What about litigation in the hospitality space — how is it different or similar to the litigation you’re seeing in other sectors of real estate?
Well, I think two things. Number one, … there are a number of real estate finance … litigations out there right now, and I think you’re going to see more of that. And, secondarily, … we’re seeing an uptick in disputes between owners and managers as frustration mounts, whether properly or improperly, over performance. Now that we’re coming out of COVID and [properties are] requiring a lot of capital, and whether or not the brands are operating the way they should be and whether owners are contributing capital the way they should be, I think you’re seeing a lot of finger-pointing going on.
And what about disputes between hotel owners and lenders? What are you seeing there?
There’s definitely an uptick in that, where the lending community is seeing distressed hotels, is starting to take action to enforce their rights, and then the borrowers, the owners, are looking to either work their way out through some type of negotiation or to be recapitalized. Or otherwise the lenders are coming in — they’d be first mortgage lien holders or mezzanine lenders — to enforce their rights. We’re seeing that play out.
You mentioned private equity earlier.
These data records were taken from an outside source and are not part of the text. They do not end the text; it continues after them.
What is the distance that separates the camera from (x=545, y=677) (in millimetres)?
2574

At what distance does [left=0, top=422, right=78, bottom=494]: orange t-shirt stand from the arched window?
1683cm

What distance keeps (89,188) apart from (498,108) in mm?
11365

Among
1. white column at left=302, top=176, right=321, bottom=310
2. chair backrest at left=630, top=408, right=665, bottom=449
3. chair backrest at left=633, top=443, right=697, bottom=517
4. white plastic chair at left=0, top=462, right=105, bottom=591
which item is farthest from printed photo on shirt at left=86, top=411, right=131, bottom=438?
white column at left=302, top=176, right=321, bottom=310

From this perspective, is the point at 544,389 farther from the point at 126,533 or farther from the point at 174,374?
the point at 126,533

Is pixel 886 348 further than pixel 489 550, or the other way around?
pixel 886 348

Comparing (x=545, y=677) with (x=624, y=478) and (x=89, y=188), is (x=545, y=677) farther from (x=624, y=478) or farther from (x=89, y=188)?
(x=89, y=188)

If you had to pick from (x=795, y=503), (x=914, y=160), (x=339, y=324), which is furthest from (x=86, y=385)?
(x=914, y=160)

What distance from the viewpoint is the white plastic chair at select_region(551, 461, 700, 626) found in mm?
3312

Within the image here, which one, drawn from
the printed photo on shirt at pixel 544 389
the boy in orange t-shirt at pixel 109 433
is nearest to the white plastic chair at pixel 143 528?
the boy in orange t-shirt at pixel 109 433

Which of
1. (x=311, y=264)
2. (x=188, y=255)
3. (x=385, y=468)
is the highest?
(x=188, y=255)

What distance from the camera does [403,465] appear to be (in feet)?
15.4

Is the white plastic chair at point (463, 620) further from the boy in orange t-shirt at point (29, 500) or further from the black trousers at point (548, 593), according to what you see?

What’s your take on how PE firms have been involved in all of this?
Over the last 10 years, a number of private equity firms have set up significant lending platforms. And so currently you see a strong presence of the private equity firms in the real estate finance space. And so a lot of big foreclosure-oriented cases you’re hearing about now, whether it be mezzanine loan foreclosures, whether they be first mortgage lien foreclosures, it’s very common to see the private equity firms involved in that.
I do think there’s another aspect of that to the private equity firms. They have to always ask themselves: … do they have the capability of managing the assets they may acquire through a foreclosure? So, you are seeing instances of private equity firms not looking to do that but looking to … perhaps sell off their position, so they don’t have to be in a position to fully own the asset that they had originally loaned against. So there’s a different set of decisions that the private equity firms have to make, particularly when you foreclose.
How do you see the coming months playing out in terms of disputes between owners and lenders?
I expect to see more of it in the first instance. I think we’re only at the beginning of this. I do think you’re going to see more workouts. … Because of the presence of so much capital in the market, I think that provides opportunity and willingness for people to jump in and try to provide capital to take over projects, … including paying off debt or restructuring debt as they go forward. So I think you’re going to see a lot more foreclosure activity. And I think you’re going to see a lot more workouts. I don’t think you’re going see a bunch going all the way to the end. I also think you’re going to see guarantee litigations.
What do you mean by guarantee litigations?
A lot of these loans are either nonrecourse or there are recourse carveouts. … There’s always the possibility of more litigation over personal guarantees relating to these loans. And, with any uptick in litigation over foreclosure of any type, there’s a tendency to have greater likelihood of litigation over the applicability of personal guarantees.